A New Jersey financial advisor and insurance agent pleaded guilty to stealing $1.5 million from 21 clients, most of whom were senior citizens. Over a period of several years, the advisor sold life insurance, annuities and mutual funds to older clients. However, he never turned over their contributions to the insurance or investment companies, instead using them for his own purposes. When clients began to complain about their missing money, he asked them not to talk to police. Charged with theft and witness tampering, he now faces up to 10 years in prison and must pay restitution.

A California Asian-American has given new meaning to the term “funeral insurance.” That’s because he — and an accomplice — devised a scam in which he collected money from 300 Asian families in order to pay for funerals when older relatives died. According to authorities, many of the families paid “fees” of $35 per month for years, but then never received benefits when their relative died. The advisor, who ultimately swindled families out of $200,000, faces felony embezzlement charges.

Two Texas advisors have been sentenced to 10 years in prison in connection with a $30-million Ponzi scheme built around life settlement sales.

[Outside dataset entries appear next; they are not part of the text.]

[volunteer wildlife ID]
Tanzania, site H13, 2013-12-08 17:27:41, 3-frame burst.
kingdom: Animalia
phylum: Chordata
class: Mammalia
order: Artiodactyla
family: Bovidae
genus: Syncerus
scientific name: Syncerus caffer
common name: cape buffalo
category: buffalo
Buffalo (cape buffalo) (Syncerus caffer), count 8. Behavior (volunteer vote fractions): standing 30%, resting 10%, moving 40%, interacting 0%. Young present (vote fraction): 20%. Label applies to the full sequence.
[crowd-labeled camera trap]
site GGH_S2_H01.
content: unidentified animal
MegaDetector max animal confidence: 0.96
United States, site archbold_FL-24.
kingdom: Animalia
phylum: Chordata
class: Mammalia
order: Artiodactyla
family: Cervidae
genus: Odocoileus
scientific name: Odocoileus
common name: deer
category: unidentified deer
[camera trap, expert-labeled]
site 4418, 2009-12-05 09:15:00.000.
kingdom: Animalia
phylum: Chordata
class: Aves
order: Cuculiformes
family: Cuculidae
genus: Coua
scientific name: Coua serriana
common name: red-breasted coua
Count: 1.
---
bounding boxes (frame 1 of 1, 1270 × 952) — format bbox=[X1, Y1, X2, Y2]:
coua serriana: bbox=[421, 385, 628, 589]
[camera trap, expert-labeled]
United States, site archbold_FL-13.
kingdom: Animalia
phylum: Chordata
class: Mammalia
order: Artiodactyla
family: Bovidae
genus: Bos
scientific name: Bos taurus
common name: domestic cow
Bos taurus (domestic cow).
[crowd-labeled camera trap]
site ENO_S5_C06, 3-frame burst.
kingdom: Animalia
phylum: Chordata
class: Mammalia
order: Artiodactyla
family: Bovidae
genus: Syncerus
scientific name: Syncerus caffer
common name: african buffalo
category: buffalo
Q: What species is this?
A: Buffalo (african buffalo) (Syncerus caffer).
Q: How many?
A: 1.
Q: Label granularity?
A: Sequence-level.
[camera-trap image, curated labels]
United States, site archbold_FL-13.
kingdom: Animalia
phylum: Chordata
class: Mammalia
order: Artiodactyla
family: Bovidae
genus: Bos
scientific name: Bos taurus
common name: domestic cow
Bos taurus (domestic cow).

The two recruited local insurance agents to promote the offerings, who received more than $4 million in commissions even though they were not securities licensed. According to authorities, the duo approached active and retired state employees and teachers with an offering to invest in life settlements, using their state retirement funds. Claiming they had access to billions of dollars from the Federal Reserve to fund life policy purchases, they never purchased the policies. Instead, they devised a Ponzi scheme in which earlier investors generated returns for later investors.